Kaum waren Wiedenhöfer und seine Frau vom Mittelalterfieber infiziert, interessierten sich mehr und mehr Bekannte der beiden für das besondere Hobby der beiden. „Und die Meisten, die wir mal mitgenommen haben, sind auch dabei hängengeblieben“, berichtet er. So erging es auch Christian Ulmer, der im normalen Leben Lehrer ist und sonst mit seiner Frau beim Tanzkreis der Tanzschule das Bein schwingt. Kaum war er beim ersten Ritterlager dabei gewesen, war er auch er von der fremden Welt begeistert. Für einen bestimmten Orden wollte er sich aber nicht entscheiden. Und so stellt er einen einfachen Ritter dar. Wobei, so einfach sieht das trotzdem nicht aus. Bis Christian Ulmer aka Ritter Wolfgang von Mergenthal sich vollständig gewandet hat, geht einige Zeit drauf: Kettenhemd, Kopfschutz aus Metall, drüber einen Helm mit Nasenschutz, dicke Schulterpolster, diverse Armschützer. Obendrüber kommt das farbige Rittergewand. All das muss dran an den Mann. Ähnlich sieht’s bei Markus Wiedenhöfer aus, der einen sogenannten Topfhelm mit Wangenschutz trägt. Rund 30 Kilogramm schwerer sind die beiden, wenn sie ihre komplette Ausrüstung angelegt haben.

Bei den Schaukämpfen muss jeder Schritt sitzen

Damit sie sich auf diversen Mittelalter-Veranstaltungen richtig ausleben und auch dort den ein oder anderen Schaukampf aufnehmen können, trainieren die Drachenritter regelmäßig. Samstags zwischen 14 und 16 Uhr klirren in der Tanzschule im ehemaligen Jupiterareal die Schwerter. Und da geht es wirklich ums Detail. Fußstellung, Armdrehung, Schwungrichtung. Die Bewegungsabläufe müssen stimmen. Andernfalls könnte einer der Ritter doch mal einen Schlag abbekommen. Dabei sollen alle Schwertbewegungen nicht bis zu Ende ausgeführt werden. Immerhin geht’s hier um Schaukämpfe und körperliche Ertüchtigung. Kontaktkämpfe absolvieren sie nicht.
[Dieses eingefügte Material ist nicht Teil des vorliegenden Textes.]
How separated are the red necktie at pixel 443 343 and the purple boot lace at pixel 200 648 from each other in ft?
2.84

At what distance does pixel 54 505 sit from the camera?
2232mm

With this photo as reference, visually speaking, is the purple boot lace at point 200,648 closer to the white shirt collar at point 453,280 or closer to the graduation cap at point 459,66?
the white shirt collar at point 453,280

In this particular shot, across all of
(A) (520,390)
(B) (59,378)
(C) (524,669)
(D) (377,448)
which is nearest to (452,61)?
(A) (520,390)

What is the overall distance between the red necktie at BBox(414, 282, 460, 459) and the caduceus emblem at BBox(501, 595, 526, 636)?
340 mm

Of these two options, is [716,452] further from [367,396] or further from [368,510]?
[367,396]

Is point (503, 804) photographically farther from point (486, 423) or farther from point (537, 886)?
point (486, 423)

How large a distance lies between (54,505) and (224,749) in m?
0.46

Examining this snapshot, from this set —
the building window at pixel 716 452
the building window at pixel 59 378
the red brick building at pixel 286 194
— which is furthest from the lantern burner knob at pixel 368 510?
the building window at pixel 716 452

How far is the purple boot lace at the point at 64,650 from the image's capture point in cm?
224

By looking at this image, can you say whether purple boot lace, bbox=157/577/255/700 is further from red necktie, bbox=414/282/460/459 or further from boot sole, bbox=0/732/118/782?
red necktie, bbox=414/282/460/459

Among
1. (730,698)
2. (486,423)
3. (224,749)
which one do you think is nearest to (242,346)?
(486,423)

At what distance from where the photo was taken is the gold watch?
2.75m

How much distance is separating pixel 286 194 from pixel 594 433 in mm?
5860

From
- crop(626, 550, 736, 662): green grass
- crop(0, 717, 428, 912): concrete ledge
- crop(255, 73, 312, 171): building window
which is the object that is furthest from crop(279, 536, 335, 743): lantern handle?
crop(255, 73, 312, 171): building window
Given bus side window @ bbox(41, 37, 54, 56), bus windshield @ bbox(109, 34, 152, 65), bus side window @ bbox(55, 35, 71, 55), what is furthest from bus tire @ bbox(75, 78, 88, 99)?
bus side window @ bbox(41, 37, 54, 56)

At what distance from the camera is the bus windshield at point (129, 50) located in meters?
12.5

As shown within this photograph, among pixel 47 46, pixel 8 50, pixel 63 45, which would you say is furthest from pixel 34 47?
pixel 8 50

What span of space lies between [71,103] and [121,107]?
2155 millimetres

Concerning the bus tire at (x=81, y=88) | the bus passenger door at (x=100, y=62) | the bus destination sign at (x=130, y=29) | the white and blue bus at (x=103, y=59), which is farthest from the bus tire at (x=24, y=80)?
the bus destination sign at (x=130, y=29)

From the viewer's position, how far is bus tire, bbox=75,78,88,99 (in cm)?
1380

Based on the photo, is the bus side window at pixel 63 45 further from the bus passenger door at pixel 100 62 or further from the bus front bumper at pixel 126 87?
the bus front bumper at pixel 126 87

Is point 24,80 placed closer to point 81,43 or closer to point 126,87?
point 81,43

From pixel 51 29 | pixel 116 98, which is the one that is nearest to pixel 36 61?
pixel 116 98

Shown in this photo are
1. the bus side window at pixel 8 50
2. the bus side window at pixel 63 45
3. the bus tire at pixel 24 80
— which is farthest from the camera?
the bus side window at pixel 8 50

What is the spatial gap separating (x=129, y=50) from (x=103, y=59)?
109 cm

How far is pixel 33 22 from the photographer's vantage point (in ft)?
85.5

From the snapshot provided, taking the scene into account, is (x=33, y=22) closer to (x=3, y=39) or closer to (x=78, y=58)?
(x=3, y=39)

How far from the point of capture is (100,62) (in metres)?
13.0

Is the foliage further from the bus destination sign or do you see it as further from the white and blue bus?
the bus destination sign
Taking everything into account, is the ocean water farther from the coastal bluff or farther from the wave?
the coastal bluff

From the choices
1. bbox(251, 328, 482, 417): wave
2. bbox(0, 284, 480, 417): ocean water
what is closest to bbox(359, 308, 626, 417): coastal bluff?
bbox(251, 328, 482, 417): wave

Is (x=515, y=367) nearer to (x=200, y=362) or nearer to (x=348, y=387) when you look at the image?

Ritter vom Drachenstein als Marktorganisator

Inzwischen ist Markus Wiedenhöfer sogar zum Organisator eines Mittelalterevents geworden. Dies aber mehr per Zufall. Der 48-Jährige hatte einen guten Bekannten besucht, der dabei war, den verkaufsoffenen Sonntag der Stadt Bietigheim zu organisieren. Dem kam spontan die Idee, dass ein Mittelaltermarkt doch genau die richtige Ergänzung für seine Veranstaltung am kommenden Wochenende, 28. und 29. Januar, wäre. Ob Wiedenhöfer das mal versuchen wollte? Er sagte zu und dachte zunächst an ein kleines Event am Rande des verkaufsoffenen Sonntags. Inzwischen ist es ein ausgewachsener Mittelaltermarkt mit rund 50 Ständen geworden, dazu gibt’s am Sonntag einen Flohmarkt und an beiden Tagen etliche Barden, die inmitten des bunten Treibens ihre Kunst darbringen. Durch die ganze Organisiererei kennt der Schorndorfer inzwischen etliche Mittelalter-Recken. Das freut ihn ungemein. Denn nun kann er wirklich behaupten, in der Szene angekommen zu sein.